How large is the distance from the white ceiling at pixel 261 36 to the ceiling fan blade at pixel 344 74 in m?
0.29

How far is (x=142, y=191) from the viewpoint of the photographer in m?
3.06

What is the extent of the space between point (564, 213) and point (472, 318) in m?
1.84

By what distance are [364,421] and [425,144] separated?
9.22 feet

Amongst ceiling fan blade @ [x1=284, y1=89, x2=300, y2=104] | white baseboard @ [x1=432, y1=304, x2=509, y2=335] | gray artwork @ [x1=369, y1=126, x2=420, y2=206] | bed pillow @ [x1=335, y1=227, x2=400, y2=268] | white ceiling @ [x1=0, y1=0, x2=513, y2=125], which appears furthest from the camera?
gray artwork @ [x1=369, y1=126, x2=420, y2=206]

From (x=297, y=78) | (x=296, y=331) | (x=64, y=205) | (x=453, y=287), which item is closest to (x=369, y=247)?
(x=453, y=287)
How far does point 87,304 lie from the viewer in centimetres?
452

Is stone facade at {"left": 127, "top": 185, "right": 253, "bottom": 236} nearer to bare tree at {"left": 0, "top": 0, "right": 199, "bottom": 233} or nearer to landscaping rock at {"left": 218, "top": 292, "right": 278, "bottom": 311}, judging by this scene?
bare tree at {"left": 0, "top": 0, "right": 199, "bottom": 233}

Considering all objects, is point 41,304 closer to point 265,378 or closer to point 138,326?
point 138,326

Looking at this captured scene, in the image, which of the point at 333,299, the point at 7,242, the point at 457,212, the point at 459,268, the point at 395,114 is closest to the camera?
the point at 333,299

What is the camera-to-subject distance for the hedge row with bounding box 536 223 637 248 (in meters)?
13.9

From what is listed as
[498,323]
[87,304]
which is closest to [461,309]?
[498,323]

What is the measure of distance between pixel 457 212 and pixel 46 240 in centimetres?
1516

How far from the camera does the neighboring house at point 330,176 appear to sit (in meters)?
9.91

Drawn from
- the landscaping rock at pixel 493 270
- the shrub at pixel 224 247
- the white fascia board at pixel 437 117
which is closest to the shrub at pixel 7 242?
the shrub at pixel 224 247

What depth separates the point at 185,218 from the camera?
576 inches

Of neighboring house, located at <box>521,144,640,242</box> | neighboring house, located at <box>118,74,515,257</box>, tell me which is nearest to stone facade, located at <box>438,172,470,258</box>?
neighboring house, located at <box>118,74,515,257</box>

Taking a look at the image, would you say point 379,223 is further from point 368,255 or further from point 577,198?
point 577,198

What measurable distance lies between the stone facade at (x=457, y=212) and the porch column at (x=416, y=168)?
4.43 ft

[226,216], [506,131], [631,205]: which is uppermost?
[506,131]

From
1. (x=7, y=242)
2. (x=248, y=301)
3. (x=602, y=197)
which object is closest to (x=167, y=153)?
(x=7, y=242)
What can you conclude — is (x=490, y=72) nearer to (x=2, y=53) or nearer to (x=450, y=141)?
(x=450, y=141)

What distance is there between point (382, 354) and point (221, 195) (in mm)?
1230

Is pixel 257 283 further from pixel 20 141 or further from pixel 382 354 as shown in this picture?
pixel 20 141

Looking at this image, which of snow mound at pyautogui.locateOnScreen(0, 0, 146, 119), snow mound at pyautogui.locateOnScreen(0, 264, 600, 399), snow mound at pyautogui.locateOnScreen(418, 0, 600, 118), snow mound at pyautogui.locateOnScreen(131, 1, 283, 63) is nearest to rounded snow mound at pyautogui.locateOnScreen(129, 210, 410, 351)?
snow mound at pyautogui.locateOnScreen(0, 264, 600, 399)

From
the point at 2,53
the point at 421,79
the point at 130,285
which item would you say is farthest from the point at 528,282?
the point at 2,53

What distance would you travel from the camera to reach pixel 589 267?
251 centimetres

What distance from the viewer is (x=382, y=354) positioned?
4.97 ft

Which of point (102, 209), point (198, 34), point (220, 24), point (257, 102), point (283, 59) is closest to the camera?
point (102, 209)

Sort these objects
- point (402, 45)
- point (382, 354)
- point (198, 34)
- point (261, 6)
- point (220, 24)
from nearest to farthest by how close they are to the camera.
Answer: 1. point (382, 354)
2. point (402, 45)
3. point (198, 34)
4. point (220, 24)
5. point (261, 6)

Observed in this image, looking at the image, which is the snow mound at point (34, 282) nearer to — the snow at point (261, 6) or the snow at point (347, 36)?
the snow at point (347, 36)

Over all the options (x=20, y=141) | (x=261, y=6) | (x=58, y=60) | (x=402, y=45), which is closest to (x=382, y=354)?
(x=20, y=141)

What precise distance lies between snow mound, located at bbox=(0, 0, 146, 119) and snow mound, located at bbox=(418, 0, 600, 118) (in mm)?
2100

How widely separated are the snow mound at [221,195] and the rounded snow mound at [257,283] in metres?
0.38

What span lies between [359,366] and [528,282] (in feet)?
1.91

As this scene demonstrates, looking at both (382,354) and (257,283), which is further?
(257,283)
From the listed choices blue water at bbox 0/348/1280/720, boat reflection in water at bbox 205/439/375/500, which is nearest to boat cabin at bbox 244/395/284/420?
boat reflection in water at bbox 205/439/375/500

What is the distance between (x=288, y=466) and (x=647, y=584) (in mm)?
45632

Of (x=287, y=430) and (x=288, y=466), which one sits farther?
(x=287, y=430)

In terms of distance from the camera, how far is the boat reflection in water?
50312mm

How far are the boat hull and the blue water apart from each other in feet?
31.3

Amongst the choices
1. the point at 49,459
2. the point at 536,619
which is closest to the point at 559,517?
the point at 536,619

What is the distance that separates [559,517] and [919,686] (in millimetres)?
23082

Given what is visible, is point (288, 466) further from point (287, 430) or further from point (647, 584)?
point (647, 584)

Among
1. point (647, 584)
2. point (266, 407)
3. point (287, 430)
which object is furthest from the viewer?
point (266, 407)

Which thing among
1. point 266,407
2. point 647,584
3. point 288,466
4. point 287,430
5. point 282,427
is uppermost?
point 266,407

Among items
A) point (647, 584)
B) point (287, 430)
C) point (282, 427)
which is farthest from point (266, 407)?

+===+

> **Exercise directions**: Copy out the full listing exactly.

> **Complete answer**:
How large is the distance from the white ceiling at pixel 261 36 to the ceiling fan blade at pixel 344 74 in m?
0.29

How far is (x=142, y=191) from the viewpoint of the photographer in m?
3.06

What is the extent of the space between point (564, 213) and point (472, 318) in m?
1.84

By what distance are [364,421] and [425,144] separated?
9.22 feet

Amongst ceiling fan blade @ [x1=284, y1=89, x2=300, y2=104] | white baseboard @ [x1=432, y1=304, x2=509, y2=335] | gray artwork @ [x1=369, y1=126, x2=420, y2=206] | bed pillow @ [x1=335, y1=227, x2=400, y2=268] | white ceiling @ [x1=0, y1=0, x2=513, y2=125], which appears furthest from the camera?
gray artwork @ [x1=369, y1=126, x2=420, y2=206]

From (x=297, y=78) | (x=296, y=331) | (x=64, y=205) | (x=453, y=287), which item is closest to (x=369, y=247)?
(x=453, y=287)
How far does point 87,304 lie from the viewer in centimetres?
452

Is stone facade at {"left": 127, "top": 185, "right": 253, "bottom": 236} nearer to bare tree at {"left": 0, "top": 0, "right": 199, "bottom": 233} or nearer to landscaping rock at {"left": 218, "top": 292, "right": 278, "bottom": 311}, judging by this scene?
bare tree at {"left": 0, "top": 0, "right": 199, "bottom": 233}

Considering all objects, is point 41,304 closer to point 265,378 or closer to point 138,326?
point 138,326

Looking at this captured scene, in the image, which of the point at 333,299, the point at 7,242, the point at 457,212, the point at 459,268, the point at 395,114 is closest to the camera?
the point at 333,299

What is the camera-to-subject distance for the hedge row with bounding box 536 223 637 248 (in meters)?
13.9

From what is listed as
[498,323]
[87,304]
which is closest to [461,309]?
[498,323]

What is the measure of distance between pixel 457 212 and pixel 46 240 in centimetres?
1516

How far from the camera does the neighboring house at point 330,176 appear to sit (in meters)?
9.91

Drawn from
- the landscaping rock at pixel 493 270
- the shrub at pixel 224 247
- the white fascia board at pixel 437 117
which is closest to the shrub at pixel 7 242?
the shrub at pixel 224 247

What depth separates the point at 185,218 from the camera?
576 inches

Of neighboring house, located at <box>521,144,640,242</box> | neighboring house, located at <box>118,74,515,257</box>, tell me which is nearest to stone facade, located at <box>438,172,470,258</box>?
neighboring house, located at <box>118,74,515,257</box>

Taking a look at the image, would you say point 379,223 is further from point 368,255 or further from point 577,198?
point 577,198

What measurable distance lies between the stone facade at (x=457, y=212) and the porch column at (x=416, y=168)?
4.43 ft

[226,216], [506,131], [631,205]: which is uppermost?
[506,131]

From
1. (x=7, y=242)
2. (x=248, y=301)
3. (x=602, y=197)
which object is closest to (x=167, y=153)?
(x=7, y=242)
What can you conclude — is (x=490, y=72) nearer to (x=2, y=53) or nearer to (x=450, y=141)?
(x=450, y=141)

What distance is there between point (382, 354) and point (221, 195) (in mm)?
1230

Is pixel 257 283 further from pixel 20 141 or further from pixel 382 354 as shown in this picture?
pixel 20 141

Looking at this image, which of snow mound at pyautogui.locateOnScreen(0, 0, 146, 119), snow mound at pyautogui.locateOnScreen(0, 264, 600, 399), snow mound at pyautogui.locateOnScreen(418, 0, 600, 118), snow mound at pyautogui.locateOnScreen(131, 1, 283, 63) is nearest to rounded snow mound at pyautogui.locateOnScreen(129, 210, 410, 351)?
snow mound at pyautogui.locateOnScreen(0, 264, 600, 399)

From
the point at 2,53
the point at 421,79
the point at 130,285
which item would you say is farthest from the point at 528,282?
the point at 2,53

What distance would you travel from the camera to reach pixel 589 267?
251 centimetres

What distance from the viewer is (x=382, y=354) positioned?
4.97 ft

Which of point (102, 209), point (198, 34), point (220, 24), point (257, 102), point (283, 59) is closest to the camera?
point (102, 209)

Sort these objects
- point (402, 45)
- point (382, 354)
- point (198, 34)
- point (261, 6)
- point (220, 24)
from nearest to farthest by how close they are to the camera.
Answer: 1. point (382, 354)
2. point (402, 45)
3. point (198, 34)
4. point (220, 24)
5. point (261, 6)

Observed in this image, looking at the image, which is the snow mound at point (34, 282) nearer to — the snow at point (261, 6) or the snow at point (347, 36)?
the snow at point (347, 36)

Over all the options (x=20, y=141) | (x=261, y=6) | (x=58, y=60) | (x=402, y=45), which is closest to (x=382, y=354)?
(x=20, y=141)

What precise distance lies between snow mound, located at bbox=(0, 0, 146, 119) and snow mound, located at bbox=(418, 0, 600, 118) (in mm)?
2100

How widely separated are the snow mound at [221,195] and the rounded snow mound at [257,283] in metres?
0.38

What span lies between [359,366] and [528,282] (in feet)?
1.91

As this scene demonstrates, looking at both (382,354) and (257,283), which is further?
(257,283)
From the listed choices blue water at bbox 0/348/1280/720, boat reflection in water at bbox 205/439/375/500, which is nearest to boat cabin at bbox 244/395/284/420?
boat reflection in water at bbox 205/439/375/500

What is the distance between (x=288, y=466) and (x=647, y=584) (in mm)?
45632

Of (x=287, y=430) and (x=288, y=466), which one sits farther?
(x=287, y=430)

In terms of distance from the camera, how far is the boat reflection in water?
50312mm

How far are the boat hull and the blue water apart from each other in feet?
31.3

Amongst the choices
1. the point at 49,459
2. the point at 536,619
which is closest to the point at 559,517?
the point at 536,619

What is the distance that separates [559,517] and [919,686] (in millimetres)?
23082

Given what is visible, is point (288, 466) further from point (287, 430) or further from point (647, 584)?
point (647, 584)

Among
1. point (647, 584)
2. point (266, 407)
3. point (287, 430)
which object is furthest from the viewer?
point (266, 407)

Which thing among
1. point 266,407
2. point 647,584
3. point 288,466
4. point 287,430
5. point 282,427
is uppermost?
point 266,407

Among items
A) point (647, 584)
B) point (287, 430)
C) point (282, 427)
which is farthest from point (266, 407)?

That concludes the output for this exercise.